Task directions: Could you repeat exactly the lines below, from the line containing "capture = smartphone" through the last one, both included, while leaving out any pictures?

Data to use:
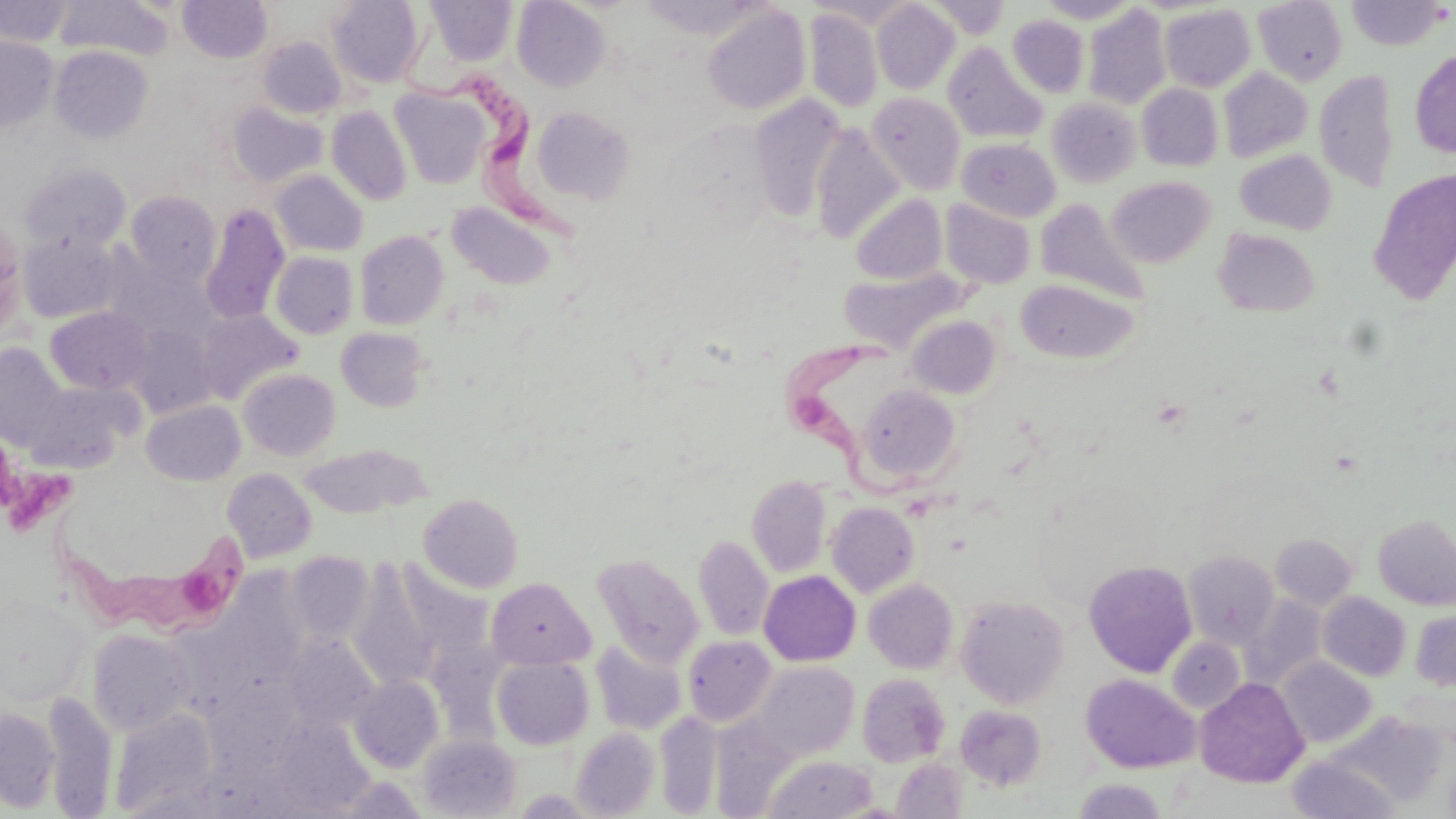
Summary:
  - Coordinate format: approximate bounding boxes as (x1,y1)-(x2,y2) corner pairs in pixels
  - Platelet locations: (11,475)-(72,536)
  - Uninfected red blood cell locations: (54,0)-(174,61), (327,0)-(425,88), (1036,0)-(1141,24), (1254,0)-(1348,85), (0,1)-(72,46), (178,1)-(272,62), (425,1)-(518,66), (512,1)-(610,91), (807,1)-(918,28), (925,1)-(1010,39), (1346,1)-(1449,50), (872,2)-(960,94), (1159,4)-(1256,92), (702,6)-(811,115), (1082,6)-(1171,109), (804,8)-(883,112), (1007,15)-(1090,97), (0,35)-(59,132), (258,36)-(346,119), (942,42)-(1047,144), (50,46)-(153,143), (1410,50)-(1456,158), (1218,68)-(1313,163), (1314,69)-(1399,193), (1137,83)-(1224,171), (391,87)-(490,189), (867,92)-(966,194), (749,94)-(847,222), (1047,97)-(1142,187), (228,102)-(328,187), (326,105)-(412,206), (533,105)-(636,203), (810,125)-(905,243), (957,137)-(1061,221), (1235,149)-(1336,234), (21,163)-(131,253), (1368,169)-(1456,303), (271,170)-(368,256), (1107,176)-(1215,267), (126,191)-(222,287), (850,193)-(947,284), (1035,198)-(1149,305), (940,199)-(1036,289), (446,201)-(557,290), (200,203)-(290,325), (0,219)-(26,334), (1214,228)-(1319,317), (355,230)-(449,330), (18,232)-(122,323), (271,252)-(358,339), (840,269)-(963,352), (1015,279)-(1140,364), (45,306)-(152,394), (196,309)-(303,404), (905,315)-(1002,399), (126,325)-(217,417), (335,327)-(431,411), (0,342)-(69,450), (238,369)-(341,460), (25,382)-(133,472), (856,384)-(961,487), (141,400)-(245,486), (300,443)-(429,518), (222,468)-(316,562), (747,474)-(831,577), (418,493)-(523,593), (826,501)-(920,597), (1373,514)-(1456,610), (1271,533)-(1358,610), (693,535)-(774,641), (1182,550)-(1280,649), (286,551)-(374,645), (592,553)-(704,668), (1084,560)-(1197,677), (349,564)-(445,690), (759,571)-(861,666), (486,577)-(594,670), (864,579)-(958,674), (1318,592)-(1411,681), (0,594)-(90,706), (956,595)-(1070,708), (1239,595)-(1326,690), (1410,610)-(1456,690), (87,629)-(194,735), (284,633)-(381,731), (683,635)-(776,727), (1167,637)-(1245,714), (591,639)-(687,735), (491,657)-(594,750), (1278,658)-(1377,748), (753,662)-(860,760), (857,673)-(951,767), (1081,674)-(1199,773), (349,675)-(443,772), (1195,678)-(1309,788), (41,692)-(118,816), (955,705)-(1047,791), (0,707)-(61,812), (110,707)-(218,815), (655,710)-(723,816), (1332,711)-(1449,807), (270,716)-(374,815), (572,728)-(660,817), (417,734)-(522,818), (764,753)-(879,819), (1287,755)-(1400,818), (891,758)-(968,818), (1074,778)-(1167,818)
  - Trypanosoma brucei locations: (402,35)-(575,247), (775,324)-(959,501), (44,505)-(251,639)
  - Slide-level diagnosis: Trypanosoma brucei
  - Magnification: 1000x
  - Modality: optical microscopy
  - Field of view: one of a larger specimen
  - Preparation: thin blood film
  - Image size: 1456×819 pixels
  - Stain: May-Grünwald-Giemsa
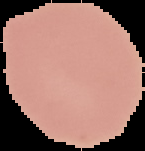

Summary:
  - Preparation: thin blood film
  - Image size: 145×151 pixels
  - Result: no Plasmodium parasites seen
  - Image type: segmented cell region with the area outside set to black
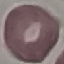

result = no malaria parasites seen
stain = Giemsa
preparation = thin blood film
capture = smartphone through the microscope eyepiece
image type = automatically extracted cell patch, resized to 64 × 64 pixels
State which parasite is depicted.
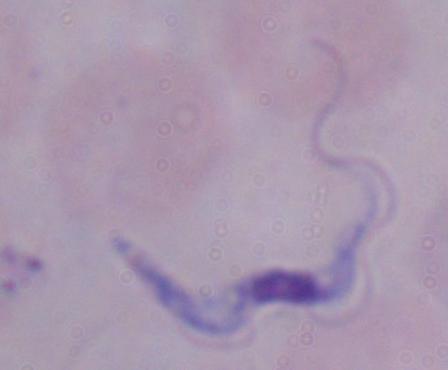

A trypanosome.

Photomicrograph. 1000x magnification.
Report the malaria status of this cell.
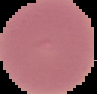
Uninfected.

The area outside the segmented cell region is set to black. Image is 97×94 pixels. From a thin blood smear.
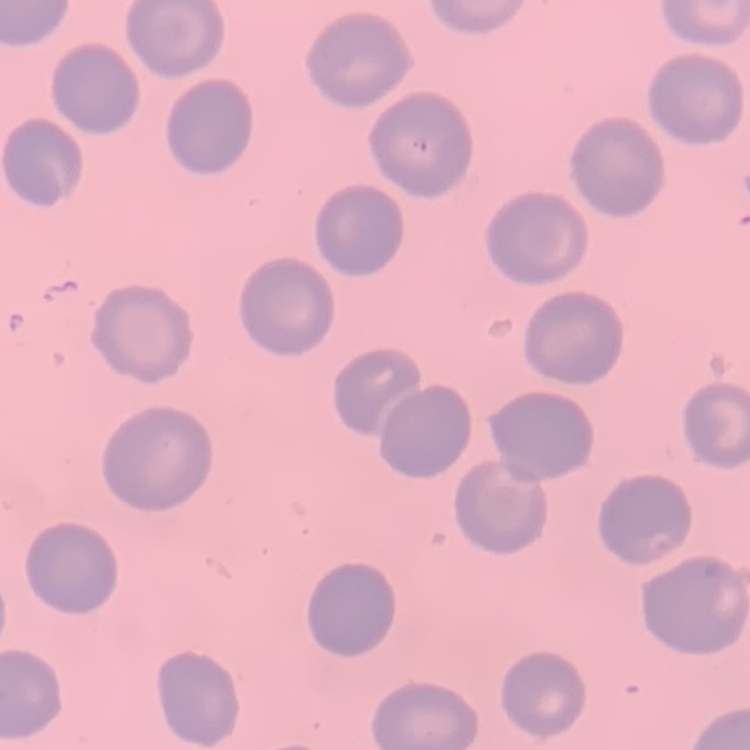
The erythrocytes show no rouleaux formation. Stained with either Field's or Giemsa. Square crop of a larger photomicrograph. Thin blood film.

The answer:
capture = smartphone through the microscope eyepiece
image type = automatically extracted cell patch, resized to 64 × 64 pixels
State which parasite is depicted.

A trypanosome.

Photomicrograph. 1000x magnification.
Report the malaria status of this cell.
Uninfected.

The area outside the segmented cell region is set to black. Image is 97×94 pixels. From a thin blood smear.
The erythrocytes show no rouleaux formation. Stained with either Field's or Giemsa. Square crop of a larger photomicrograph. Thin blood film.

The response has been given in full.